Live calculator

Veterinary medication dose calculator

Convert a selected veterinary dose into total drug amount and formulation math. Weight-based arithmetic for mg/kg, mcg/kg, and mg/lb with a visible audit trail.

Drug lookup optional

Enter the selected reference dose exactly as written. The audit trail will convert the entry to mg/kg when needed.

Use the exact printed strength for the formulation in hand. Liquid entries return mL; tablet and capsule entries return arithmetic unit counts.

Arithmetic support only. Verify with clinical judgment and current references.
Safety checks
  • Arithmetic support only.
  • Verify species, route, and product label.
  • Confirm the final dose, frequency, and maximum dose.
Basis and limits
  • Calculation basis: weight-based medication arithmetic with mg/kg, mcg/kg, mg/lb, and formulation-strength conversion to a liquid volume or arithmetic unit count.
  • Scope: this tool checks math. It does not choose the medication, dose range, route, formulation, frequency, or maximum dose.
  • Before use: verify the final plan against the current formulary, product labeling, patient-specific limits, and the exact formulation in hand.
  • Clinical use: treat the displayed amount as arithmetic support, not a substitute for professional judgment.
Formula audit trail

1. Convert entered weight to kg when the input is in lb.

2. Normalize the entered dose to mg/kg when the source dose is written as mcg/kg or mg/lb.

3. Total dose in mg = body weight x normalized dose.

4. Formulation amount = total dose divided by strength / concentration. Liquid strengths return mL. Tablet and capsule strengths return unit counts.

Display rounding is for readability only. Small totals, liquid volumes, and unit counts keep extra decimals visible so practical dosing can be checked more carefully.

Run a calculation to populate the live weight, dose, total-mg, and formulation-conversion steps here.

Worked example and practice

Worked example

A 20 kg dog needs 5 mg/kg PO of a drug available as 50 mg tablets.

Total dose = 20 kg x 5 mg/kg = 100 mg Tablet count = 100 mg / 50 mg per tablet = 2 tablets

The bedside readback is 2 tablets, after confirming route, frequency, and whether the formulation is appropriate for the patient.

Try this case

Estimate the answer before revealing it: a 4 kg cat needs 0.1 mg/kg and the injectable concentration is 0.5 mg/mL.

Reveal worked answer

Total dose = 4 kg x 0.1 mg/kg = 0.4 mg.

Volume = 0.4 mg / 0.5 mg/mL = 0.8 mL.

That result is arithmetic only; route, dilution needs, and syringe practicality still need review.

--------------------------------

## Prompt A
On the veterinary dose calculator page, what unit does a liquid formulation entry return?
## Prompt B
Reproduce everything on the veterinary dose calculator page from "Drug lookup optional" down to "arithmetic unit count.", word for word.

## Available data
--------------------------------

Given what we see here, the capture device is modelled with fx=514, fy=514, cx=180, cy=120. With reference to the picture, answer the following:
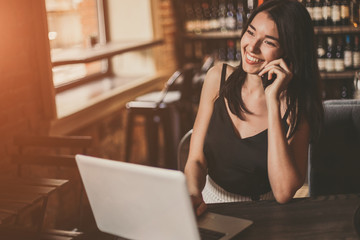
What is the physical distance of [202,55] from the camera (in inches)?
206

--------------------------------

## Exercise result A
Liquid entries return mL.

## Exercise result B
Drug lookup optional

Enter the selected reference dose exactly as written. The audit trail will convert the entry to mg/kg when needed.

Use the exact printed strength for the formulation in hand. Liquid entries return mL; tablet and capsule entries return arithmetic unit counts.

Arithmetic support only. Verify with clinical judgment and current references.
Safety checks
  • Arithmetic support only.
  • Verify species, route, and product label.
  • Confirm the final dose, frequency, and maximum dose.
Basis and limits
  • Calculation basis: weight-based medication arithmetic with mg/kg, mcg/kg, mg/lb, and formulation-strength conversion to a liquid volume or arithmetic unit count.